What is already known:
{knowledge_state}

Generate ONE search query to find important information about the task NOT yet covered
above. Output ONLY the query string, nothing else."""

def plan_query(task, knowledge_state, round, model):
    if round <= len(planned_queries) or not knowledge_state:
        # Use pre-planned queries for early rounds
        return planned_queries[round - 1] if round <= len(planned_queries) else task

    response = ollama.chat(model=model,
                           messages=[{"role": "user", "content":
                               PLAN_QUERY_PROMPT.format(task=task,
                                                        knowledge_state=knowledge_state)}],
                           options={"temperature": 0.3, "num_predict": 60})
    return response["message"]["content"].strip().strip('"')

By round 3, the model knows what the first two queries covered and can generate a query specifically targeting the uncovered territory. This is the mechanism that allows complex topics to get 4–5 rounds of genuinely diverse search coverage.

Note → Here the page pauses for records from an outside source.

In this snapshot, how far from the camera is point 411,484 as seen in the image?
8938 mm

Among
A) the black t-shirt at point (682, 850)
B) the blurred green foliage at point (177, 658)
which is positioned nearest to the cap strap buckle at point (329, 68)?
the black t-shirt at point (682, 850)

URL Enrichment with Novelty Gating

def enrich_novel_urls(results, knowledge_state, count=URL_ENRICH_COUNT) -> str:
    blocks = []
    fetched = 0
    for r in results:
        if fetched >= count:
            break
        snippet = r.get("body", "")
        snippet_words = set(snippet.lower().split())
        known_words   = set(knowledge_state.lower().split())
        overlap = len(snippet_words & known_words) / max(len(snippet_words), 1)
        if overlap > 0.6:
            log(f"  [enrich] skipping {r['href'][:50]} — {overlap:.0%} overlap")
            continue
        content = fetch_url_content(r["href"])
        if content:
            blocks.append(f"**Full page: {r.get('title','')}**\n{r['href']}\n\n{content}")
            fetched += 1
    return "\n\n---\n\n".join(blocks)

URL enrichment is expensive — fetching and converting a full page takes 30–60 seconds. The novelty gate skips any URL whose snippet overlaps more than 60% with the knowledge state. Only genuinely new URLs get full-page treatment.